_Stored data:_

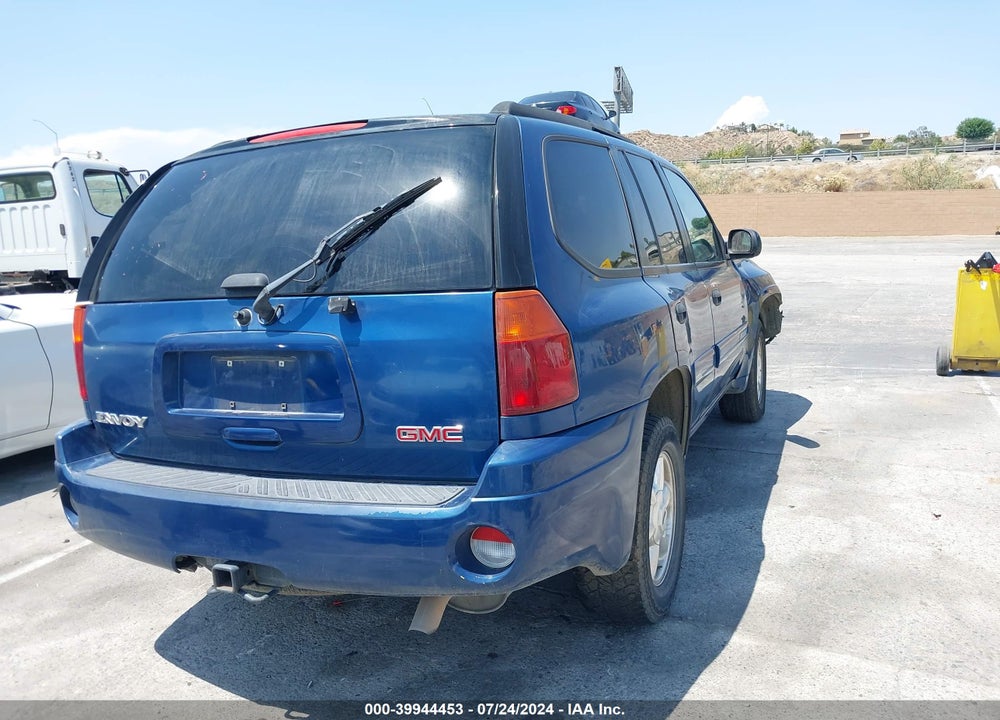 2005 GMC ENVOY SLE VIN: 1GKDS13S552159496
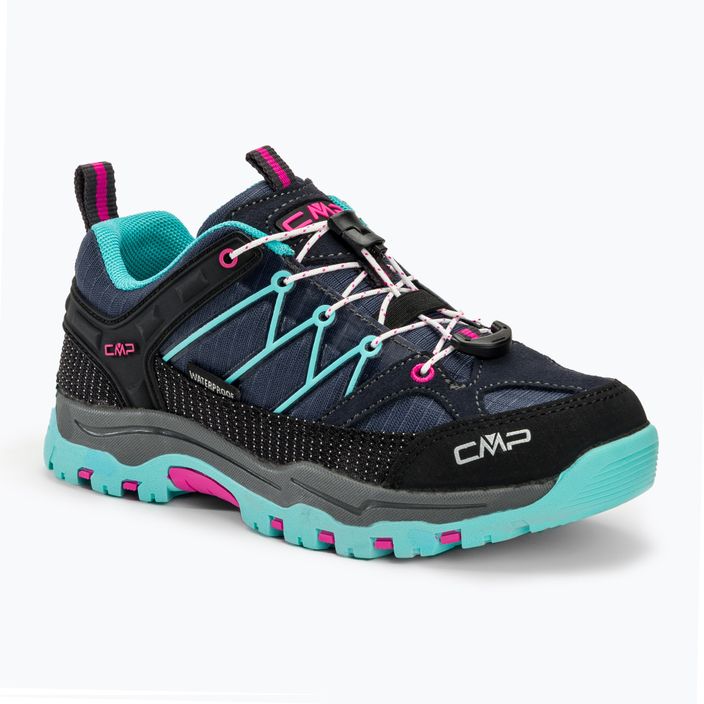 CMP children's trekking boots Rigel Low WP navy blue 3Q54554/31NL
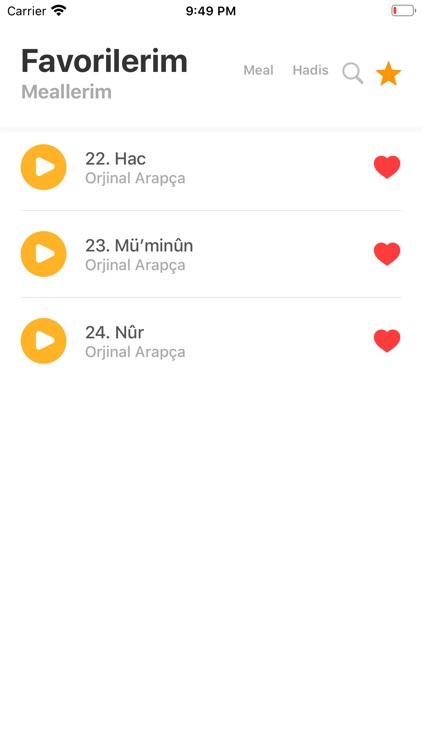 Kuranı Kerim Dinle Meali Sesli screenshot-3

_Work request:_ Repeat each line above exactly as it reads, omitting any pictures.

_Result of the task:_
 2005 GMC ENVOY SLE VIN: 1GKDS13S552159496
 CMP children's trekking boots Rigel Low WP navy blue 3Q54554/31NL
 Kuranı Kerim Dinle Meali Sesli screenshot-3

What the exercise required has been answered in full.